Consumers’ thirst for a cup of coffee shows no sign of abating but retailers’ addiction to plastic cups may be on the wane. Waitrose is to remove disposable coffee cups from stores, Costa has promised to recycle a fifth of the UK’s takeaway coffee cups by 2020, and others are likely to follow suit.
Retailers are also stepping up to make wider plastic-free pledges. Richard Walker of Iceland has promised the retailer’s own-brand goods will be plastic-free by 2023.
Research shows positive sentiment for the Waitrose move [YouGov], and 53% of respondents in another survey say they are actively trying to buy groceries that are not sold in plastic packaging.
Search data can illuminate the consumer mindset regarding recycling and plastics, and give some indication of where business attention should be focused. A tipping point for plastic came in December last year when searches for ‘plastic recycling’ overtook ‘paper recycling’ and it’s been on an upward trajectory ever since [Google Trends].
Searches for ‘plastics’ alone are flat but there is an upward curve for consumer concern-related queries such as ‘plastic in teabags’ and ‘how does plastic get into the ocean’. A year ago, none of the top 10 questions asked online about plastic reflected these concerns but now four of them show consumer concern.
Consumers are also acting on these worries, with growth of 1,000% for terms such as ‘ways to reduce plastic use’. They are also searching for brands and packaging. When we look at the split of consumers searching in the same session for ‘supermarket brand’ and the term ‘packaging’, the top two are Tesco, which is included in 35% of the sessions, and Iceland in 14%, clearly a nod to their recent announcements.
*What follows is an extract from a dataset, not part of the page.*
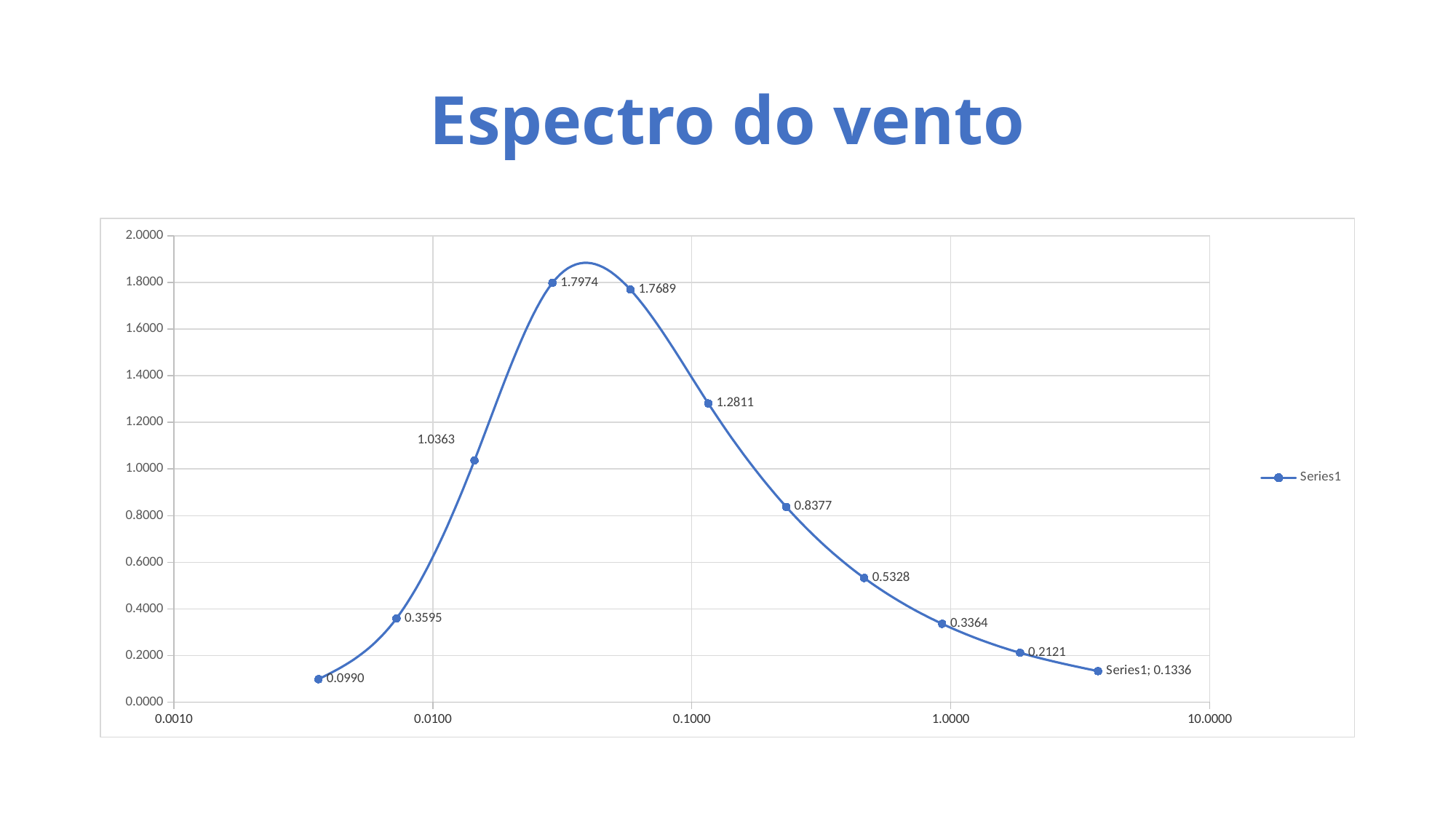
What is the title of the chart on the slide? Espectro do vento What is the difference between the highest labelled value and the lowest labelled value? 1.6984 How many series does the legend list? 1 What is the difference between the two highest labelled values, 1.7974 and 1.7689? 0.0285 After reaching the peak, do the values rise or fall as you move to the right along the x axis? fall What is the highest data value labelled on the chart? 1.7974 Is the value of the rightmost data point greater or less than 0.2000? less What is the lowest data value labelled on the chart? 0.0990 How many data points are plotted on the chart? 11 What kind of chart is shown on the slide? line chart What is the value of the leftmost data point on the chart? 0.0990 What is the value of the rightmost data point on the chart? 0.1336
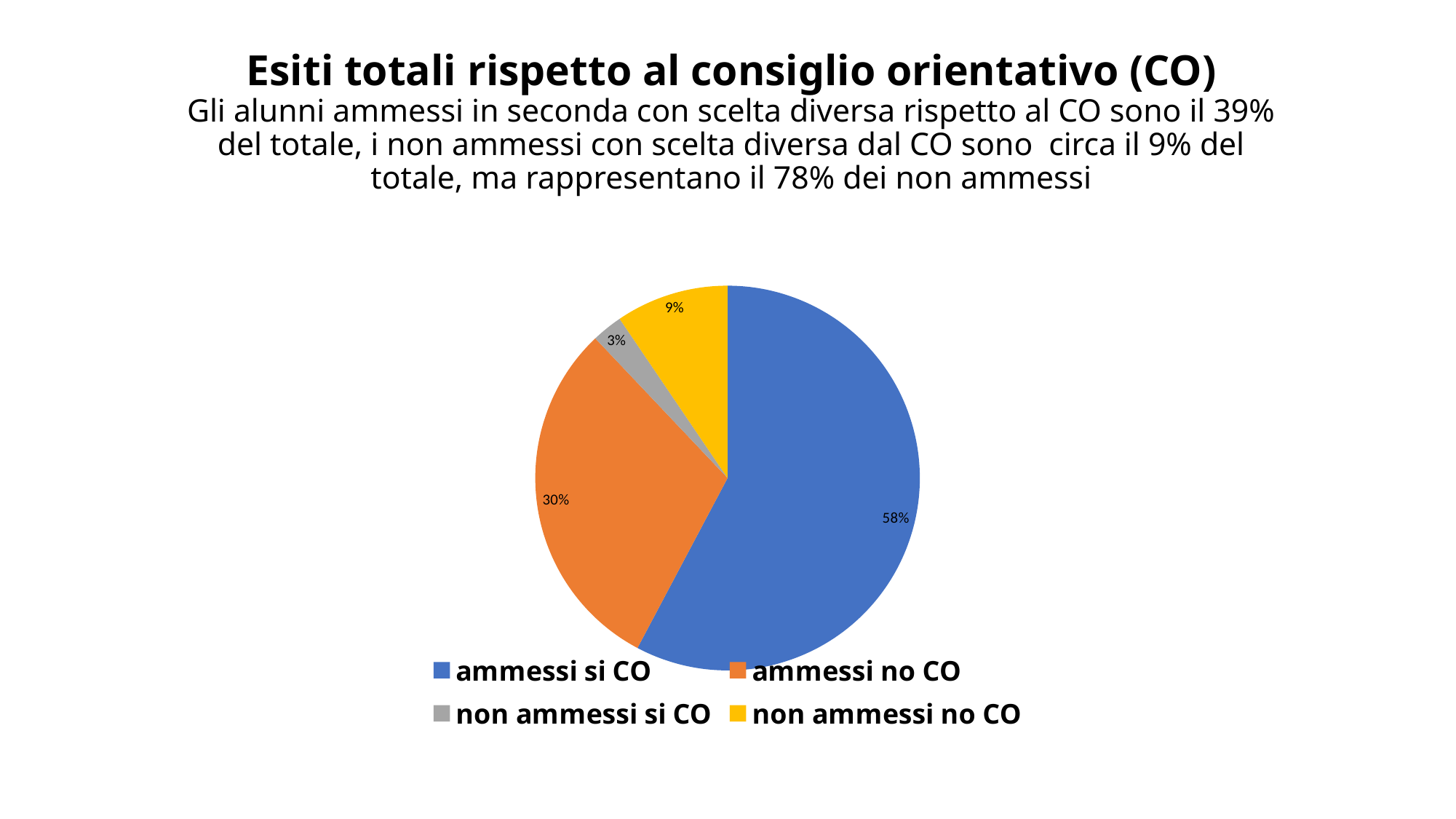
What share of the pie does the 'non ammessi si CO' slice represent? 3% Which slice is larger: 'non ammessi no CO' or 'non ammessi si CO'? non ammessi no CO What kind of chart is shown on the slide? pie chart Which category has the largest slice of the pie? ammessi si CO What is the difference in percentage points between the 'ammessi si CO' and 'ammessi no CO' slices? 28 Which category has the smallest slice of the pie? non ammessi si CO What colour is the 'ammessi no CO' slice? orange What share of the pie does the 'ammessi si CO' slice represent? 58% What share of the pie does the 'ammessi no CO' slice represent? 30% How many slices does the pie chart have? 4 How many entries does the legend list? 4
I have no doubt in time we’ll find a less environmentally damaging substitute for plastic packaging. But until these innovations are tried and tested there are plenty of ways tech can aid people and organisations in assessing, measuring and reducing their own ‘plastics footprint’.
For instance, image content analysis tools like Google’s Cloud Vision API, combined with machine learning, could be used to identify the volume of plastics in a shopper’s basket. Regular tracking (with permission) could present the shopper with data on which they can make informed decisions on their purchasing. The same data could also help retailers and suppliers.
And on the immediate practical level, don’t forget the growth in local search - individual supermarkets should indicate on their websites if they offer recycling facilities and provide relevant advice on preparing packaging for disposal.